A reader used to send Paul tomatoes and peaches every summer in big wax-coated boxes that later became file cabinets. I finally got around to the second-to-last one: goodbyes and notes of sympathy from 1995.

Being an antiquarian is like being religious or sexually unorthodox. No one really knows if it's nature or nurture. It appears to be hereditary, but you might inherit it from a step-parent or a teacher. What's completely useless in managing one's antiquarian tendencies is the rule of world-famous "tidying" instructor Marie Kondo: "Does it spark joy?"

Kondo is something of a poetess with her modern takes on Japanese animism (attributing souls to objects).

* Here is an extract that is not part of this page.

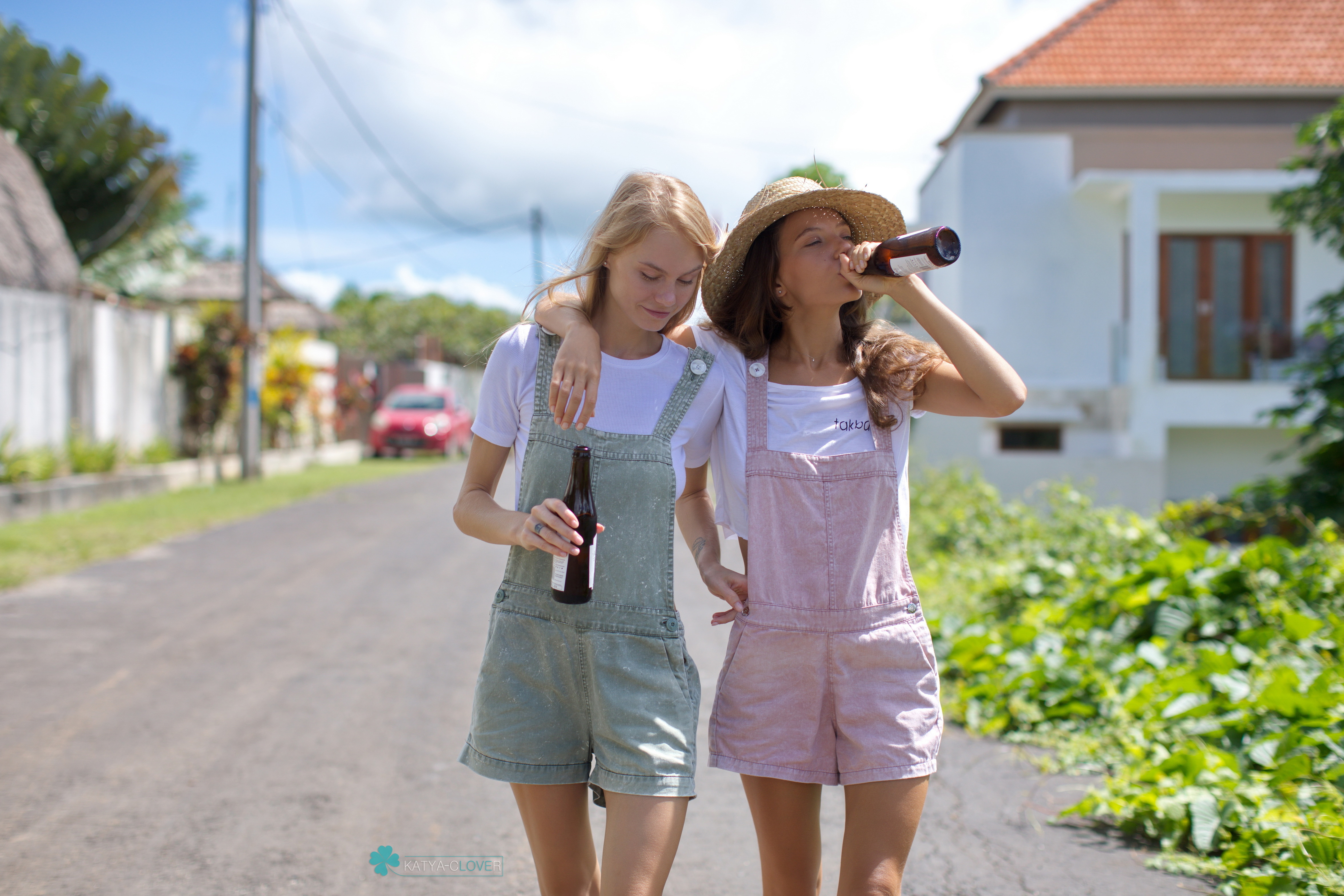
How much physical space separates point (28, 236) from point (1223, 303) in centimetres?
1761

I recall something about folding socks in a way that will make them happy.

But when anything with a hint of the past sparks joy, you are likely to wind up cluttering your beautiful little dwelling with waxen boxes full of old Hallmark cards, obscuring your railroad desk and exposed brick.

So I went through the condolences. I have handled all I need to handle of lavender envelopes and drawings of irises. I might write a book about my husband's first wife, so I kept any note that quoted her ("the thing about young children: you must spoil them") or that told me something about her that I didn't already know. Many a "vibrant" or "intelligent" hit the empty fruit box.

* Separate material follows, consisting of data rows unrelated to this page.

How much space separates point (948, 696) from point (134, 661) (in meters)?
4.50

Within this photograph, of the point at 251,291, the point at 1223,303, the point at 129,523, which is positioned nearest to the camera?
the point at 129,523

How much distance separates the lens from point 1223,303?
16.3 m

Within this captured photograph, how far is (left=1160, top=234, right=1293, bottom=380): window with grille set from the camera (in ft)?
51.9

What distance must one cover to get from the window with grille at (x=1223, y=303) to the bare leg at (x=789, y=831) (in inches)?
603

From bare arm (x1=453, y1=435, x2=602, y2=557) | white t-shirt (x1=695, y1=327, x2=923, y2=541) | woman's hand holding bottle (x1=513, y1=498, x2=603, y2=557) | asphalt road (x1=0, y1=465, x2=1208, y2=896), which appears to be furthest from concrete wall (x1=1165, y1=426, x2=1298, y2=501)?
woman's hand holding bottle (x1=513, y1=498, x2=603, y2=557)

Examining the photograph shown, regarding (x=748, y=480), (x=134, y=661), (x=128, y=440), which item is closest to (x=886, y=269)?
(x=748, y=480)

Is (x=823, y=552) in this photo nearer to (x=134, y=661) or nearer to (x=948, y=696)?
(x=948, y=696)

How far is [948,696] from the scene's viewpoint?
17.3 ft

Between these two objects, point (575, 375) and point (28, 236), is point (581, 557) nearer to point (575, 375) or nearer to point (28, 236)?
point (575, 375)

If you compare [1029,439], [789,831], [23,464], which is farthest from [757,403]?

I kept the concrete, the specific. The food-loving critic who remembered a spaghetti supper at the Greenbergs' house. He complimented the salad dressing. "It's from a bottle," Carolyn replied. These things I kept.

Gifts of food. I have a bundle of carrots and beets in my refrigerator. Jody Hardin grew them in his new Carbon Chicken soil. Jody is one of the Hardins of Grady. (Many readers will remember that Joe Hardin ran against Orval Faubus in 1960.) Jody's project aims to take an excess of nutrients (chicken litter) from one place (northwest Arkansas, specifically the Illinois River watershed) to soil that is nutrient-wanting (for example, our dear depleted Delta).

With the fruit boxes, the bundle from a Hardin of Grady reminded me of the old richness of our delta soil. In 1846, Amanda Trulock wrote of her root vegetables: "the land is so new they all grow to tops."

For Trulock, feeding upon the richness of the land and the use of slave labor were one thing. "I have got about 80 or 90 Chickens. Some of them are nearly large enough to Broil, and hens enough setting to hatch as many more, and I make a plenty of butter, and some to give to the Black ones."

What was it like for a woman from Connecticut to own and direct slaves? What was it like for people taken by force from Africa, only two or three generations before, to answer to a woman from Connecticut?

I will never know, but thanks to Marcia, Amanda's unmarried younger sister in Connecticut, we have the best evidence we can get, including words from enslaved people themselves.

After Paul died, I learned from one of Carolyn's best friends (she had many) that a group of women had descended on the Greenbergs' house in Little Rock to reply to the sympathy notes.

Women are really something. There is a card file for food and flowers. There are acknowledgments that went unmailed, addressed in the big, loopy, womanly script of Carolyn's best friend, and signed, in our friend's script, by Paul Greenberg.

. . .

I have a special "keep" stack for people or things I only heard about, most of them good. But literary immortality will be granted to the professor from UAPB who sent his note of condolence with his letter to the editor and his check for renewal. Good taste comes with restrictions, but bad taste is boundless.

Most of the notes I tossed were from fine Arkansas people. The writers didn't want anything; they just sent a note of sympathy to an editorial writer whose wife got a featured obituary. For good reason.

Every single toss hurt. It took me only a few days to reply to hand-written condolences when Paul died. Reading the great mass of correspondence that he got when Carolyn died was a great reminder of how we used to be.